_WHAT YOU WILL DO:_ Return every entry exactly.

_SUPPLIED DATA:_
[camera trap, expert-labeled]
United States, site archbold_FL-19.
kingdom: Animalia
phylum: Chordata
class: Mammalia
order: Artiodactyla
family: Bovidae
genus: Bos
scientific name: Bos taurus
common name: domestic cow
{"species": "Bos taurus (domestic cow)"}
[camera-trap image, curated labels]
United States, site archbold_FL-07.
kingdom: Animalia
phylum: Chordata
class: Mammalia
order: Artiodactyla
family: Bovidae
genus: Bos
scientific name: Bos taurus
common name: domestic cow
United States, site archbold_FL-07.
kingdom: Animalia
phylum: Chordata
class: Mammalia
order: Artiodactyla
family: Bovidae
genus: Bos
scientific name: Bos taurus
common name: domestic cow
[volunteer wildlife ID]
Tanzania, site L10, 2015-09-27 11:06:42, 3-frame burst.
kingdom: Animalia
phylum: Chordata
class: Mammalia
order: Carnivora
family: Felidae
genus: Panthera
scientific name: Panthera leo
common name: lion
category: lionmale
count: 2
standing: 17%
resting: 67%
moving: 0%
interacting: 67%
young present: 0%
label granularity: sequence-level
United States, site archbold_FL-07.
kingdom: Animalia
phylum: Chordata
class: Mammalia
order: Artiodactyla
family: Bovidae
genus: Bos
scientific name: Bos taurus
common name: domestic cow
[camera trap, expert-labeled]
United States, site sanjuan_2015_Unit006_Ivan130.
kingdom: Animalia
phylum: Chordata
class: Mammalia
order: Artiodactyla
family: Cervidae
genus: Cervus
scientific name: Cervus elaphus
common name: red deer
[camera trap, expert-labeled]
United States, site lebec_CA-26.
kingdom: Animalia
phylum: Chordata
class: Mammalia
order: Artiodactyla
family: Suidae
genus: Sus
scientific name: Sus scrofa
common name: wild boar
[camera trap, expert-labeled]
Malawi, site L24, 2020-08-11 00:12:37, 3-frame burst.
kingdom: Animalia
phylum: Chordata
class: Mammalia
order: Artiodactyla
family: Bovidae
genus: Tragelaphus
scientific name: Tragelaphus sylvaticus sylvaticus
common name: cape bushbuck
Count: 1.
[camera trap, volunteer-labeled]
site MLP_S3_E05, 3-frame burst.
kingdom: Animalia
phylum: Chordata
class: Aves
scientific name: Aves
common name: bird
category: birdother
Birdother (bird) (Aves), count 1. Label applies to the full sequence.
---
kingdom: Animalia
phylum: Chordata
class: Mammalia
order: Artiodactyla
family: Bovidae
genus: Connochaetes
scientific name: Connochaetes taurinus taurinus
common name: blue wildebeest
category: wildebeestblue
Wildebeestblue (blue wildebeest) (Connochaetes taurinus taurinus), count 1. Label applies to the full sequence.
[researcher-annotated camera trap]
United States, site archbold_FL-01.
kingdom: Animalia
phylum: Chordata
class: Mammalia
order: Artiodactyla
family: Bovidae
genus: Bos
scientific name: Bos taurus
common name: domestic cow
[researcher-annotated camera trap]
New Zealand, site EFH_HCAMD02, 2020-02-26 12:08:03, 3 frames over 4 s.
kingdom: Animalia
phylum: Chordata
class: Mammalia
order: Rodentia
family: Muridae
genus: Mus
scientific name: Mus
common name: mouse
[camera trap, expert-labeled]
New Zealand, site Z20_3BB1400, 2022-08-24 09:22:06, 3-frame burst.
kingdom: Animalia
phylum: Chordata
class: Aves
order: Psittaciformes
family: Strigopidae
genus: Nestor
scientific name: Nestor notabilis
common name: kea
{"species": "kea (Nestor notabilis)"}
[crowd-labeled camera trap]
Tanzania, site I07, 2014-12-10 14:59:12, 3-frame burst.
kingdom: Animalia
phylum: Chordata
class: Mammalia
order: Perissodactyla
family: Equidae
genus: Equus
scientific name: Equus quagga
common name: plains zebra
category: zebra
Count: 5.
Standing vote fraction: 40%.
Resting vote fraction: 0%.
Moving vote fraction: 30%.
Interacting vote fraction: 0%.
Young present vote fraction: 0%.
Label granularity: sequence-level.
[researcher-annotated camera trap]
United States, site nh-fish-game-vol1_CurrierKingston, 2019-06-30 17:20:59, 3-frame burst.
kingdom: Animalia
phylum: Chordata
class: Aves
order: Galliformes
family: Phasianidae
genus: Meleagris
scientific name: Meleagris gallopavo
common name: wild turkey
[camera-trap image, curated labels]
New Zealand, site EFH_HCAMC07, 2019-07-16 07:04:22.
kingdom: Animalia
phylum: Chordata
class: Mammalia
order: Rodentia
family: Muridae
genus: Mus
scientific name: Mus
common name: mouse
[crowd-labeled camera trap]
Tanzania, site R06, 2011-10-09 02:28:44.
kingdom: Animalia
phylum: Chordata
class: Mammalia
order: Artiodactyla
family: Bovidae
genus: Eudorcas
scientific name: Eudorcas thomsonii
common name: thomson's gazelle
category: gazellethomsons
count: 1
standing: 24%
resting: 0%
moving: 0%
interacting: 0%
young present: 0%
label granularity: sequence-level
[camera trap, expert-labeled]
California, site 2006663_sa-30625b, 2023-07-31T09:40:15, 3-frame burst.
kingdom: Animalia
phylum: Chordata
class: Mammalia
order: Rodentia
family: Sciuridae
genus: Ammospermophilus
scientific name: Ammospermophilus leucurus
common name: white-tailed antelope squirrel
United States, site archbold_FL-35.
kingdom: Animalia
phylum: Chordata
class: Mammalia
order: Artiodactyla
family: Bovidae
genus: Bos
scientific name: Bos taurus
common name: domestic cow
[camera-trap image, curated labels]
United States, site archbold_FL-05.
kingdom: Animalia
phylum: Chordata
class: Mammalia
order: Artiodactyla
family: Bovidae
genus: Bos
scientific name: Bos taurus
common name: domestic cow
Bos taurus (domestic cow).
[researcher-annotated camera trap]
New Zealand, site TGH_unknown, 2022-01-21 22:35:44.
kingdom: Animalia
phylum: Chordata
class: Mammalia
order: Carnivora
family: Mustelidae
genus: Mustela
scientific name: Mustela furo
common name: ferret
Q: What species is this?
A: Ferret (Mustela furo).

_RESPONSE AREA:_
[camera trap, expert-labeled]
United States, site archbold_FL-19.
kingdom: Animalia
phylum: Chordata
class: Mammalia
order: Artiodactyla
family: Bovidae
genus: Bos
scientific name: Bos taurus
common name: domestic cow
{"species": "Bos taurus (domestic cow)"}
[camera-trap image, curated labels]
United States, site archbold_FL-07.
kingdom: Animalia
phylum: Chordata
class: Mammalia
order: Artiodactyla
family: Bovidae
genus: Bos
scientific name: Bos taurus
common name: domestic cow
United States, site archbold_FL-07.
kingdom: Animalia
phylum: Chordata
class: Mammalia
order: Artiodactyla
family: Bovidae
genus: Bos
scientific name: Bos taurus
common name: domestic cow
[volunteer wildlife ID]
Tanzania, site L10, 2015-09-27 11:06:42, 3-frame burst.
kingdom: Animalia
phylum: Chordata
class: Mammalia
order: Carnivora
family: Felidae
genus: Panthera
scientific name: Panthera leo
common name: lion
category: lionmale
count: 2
standing: 17%
resting: 67%
moving: 0%
interacting: 67%
young present: 0%
label granularity: sequence-level
United States, site archbold_FL-07.
kingdom: Animalia
phylum: Chordata
class: Mammalia
order: Artiodactyla
family: Bovidae
genus: Bos
scientific name: Bos taurus
common name: domestic cow
[camera trap, expert-labeled]
United States, site sanjuan_2015_Unit006_Ivan130.
kingdom: Animalia
phylum: Chordata
class: Mammalia
order: Artiodactyla
family: Cervidae
genus: Cervus
scientific name: Cervus elaphus
common name: red deer
[camera trap, expert-labeled]
United States, site lebec_CA-26.
kingdom: Animalia
phylum: Chordata
class: Mammalia
order: Artiodactyla
family: Suidae
genus: Sus
scientific name: Sus scrofa
common name: wild boar
[camera trap, expert-labeled]
Malawi, site L24, 2020-08-11 00:12:37, 3-frame burst.
kingdom: Animalia
phylum: Chordata
class: Mammalia
order: Artiodactyla
family: Bovidae
genus: Tragelaphus
scientific name: Tragelaphus sylvaticus sylvaticus
common name: cape bushbuck
Count: 1.
[camera trap, volunteer-labeled]
site MLP_S3_E05, 3-frame burst.
kingdom: Animalia
phylum: Chordata
class: Aves
scientific name: Aves
common name: bird
category: birdother
Birdother (bird) (Aves), count 1. Label applies to the full sequence.
---
kingdom: Animalia
phylum: Chordata
class: Mammalia
order: Artiodactyla
family: Bovidae
genus: Connochaetes
scientific name: Connochaetes taurinus taurinus
common name: blue wildebeest
category: wildebeestblue
Wildebeestblue (blue wildebeest) (Connochaetes taurinus taurinus), count 1. Label applies to the full sequence.
[researcher-annotated camera trap]
United States, site archbold_FL-01.
kingdom: Animalia
phylum: Chordata
class: Mammalia
order: Artiodactyla
family: Bovidae
genus: Bos
scientific name: Bos taurus
common name: domestic cow
[researcher-annotated camera trap]
New Zealand, site EFH_HCAMD02, 2020-02-26 12:08:03, 3 frames over 4 s.
kingdom: Animalia
phylum: Chordata
class: Mammalia
order: Rodentia
family: Muridae
genus: Mus
scientific name: Mus
common name: mouse
[camera trap, expert-labeled]
New Zealand, site Z20_3BB1400, 2022-08-24 09:22:06, 3-frame burst.
kingdom: Animalia
phylum: Chordata
class: Aves
order: Psittaciformes
family: Strigopidae
genus: Nestor
scientific name: Nestor notabilis
common name: kea
{"species": "kea (Nestor notabilis)"}
[crowd-labeled camera trap]
Tanzania, site I07, 2014-12-10 14:59:12, 3-frame burst.
kingdom: Animalia
phylum: Chordata
class: Mammalia
order: Perissodactyla
family: Equidae
genus: Equus
scientific name: Equus quagga
common name: plains zebra
category: zebra
Count: 5.
Standing vote fraction: 40%.
Resting vote fraction: 0%.
Moving vote fraction: 30%.
Interacting vote fraction: 0%.
Young present vote fraction: 0%.
Label granularity: sequence-level.
[researcher-annotated camera trap]
United States, site nh-fish-game-vol1_CurrierKingston, 2019-06-30 17:20:59, 3-frame burst.
kingdom: Animalia
phylum: Chordata
class: Aves
order: Galliformes
family: Phasianidae
genus: Meleagris
scientific name: Meleagris gallopavo
common name: wild turkey
[camera-trap image, curated labels]
New Zealand, site EFH_HCAMC07, 2019-07-16 07:04:22.
kingdom: Animalia
phylum: Chordata
class: Mammalia
order: Rodentia
family: Muridae
genus: Mus
scientific name: Mus
common name: mouse
[crowd-labeled camera trap]
Tanzania, site R06, 2011-10-09 02:28:44.
kingdom: Animalia
phylum: Chordata
class: Mammalia
order: Artiodactyla
family: Bovidae
genus: Eudorcas
scientific name: Eudorcas thomsonii
common name: thomson's gazelle
category: gazellethomsons
count: 1
standing: 24%
resting: 0%
moving: 0%
interacting: 0%
young present: 0%
label granularity: sequence-level
[camera trap, expert-labeled]
California, site 2006663_sa-30625b, 2023-07-31T09:40:15, 3-frame burst.
kingdom: Animalia
phylum: Chordata
class: Mammalia
order: Rodentia
family: Sciuridae
genus: Ammospermophilus
scientific name: Ammospermophilus leucurus
common name: white-tailed antelope squirrel
United States, site archbold_FL-35.
kingdom: Animalia
phylum: Chordata
class: Mammalia
order: Artiodactyla
family: Bovidae
genus: Bos
scientific name: Bos taurus
common name: domestic cow
[camera-trap image, curated labels]
United States, site archbold_FL-05.
kingdom: Animalia
phylum: Chordata
class: Mammalia
order: Artiodactyla
family: Bovidae
genus: Bos
scientific name: Bos taurus
common name: domestic cow
Bos taurus (domestic cow).
[researcher-annotated camera trap]
New Zealand, site TGH_unknown, 2022-01-21 22:35:44.
kingdom: Animalia
phylum: Chordata
class: Mammalia
order: Carnivora
family: Mustelidae
genus: Mustela
scientific name: Mustela furo
common name: ferret
Q: What species is this?
A: Ferret (Mustela furo).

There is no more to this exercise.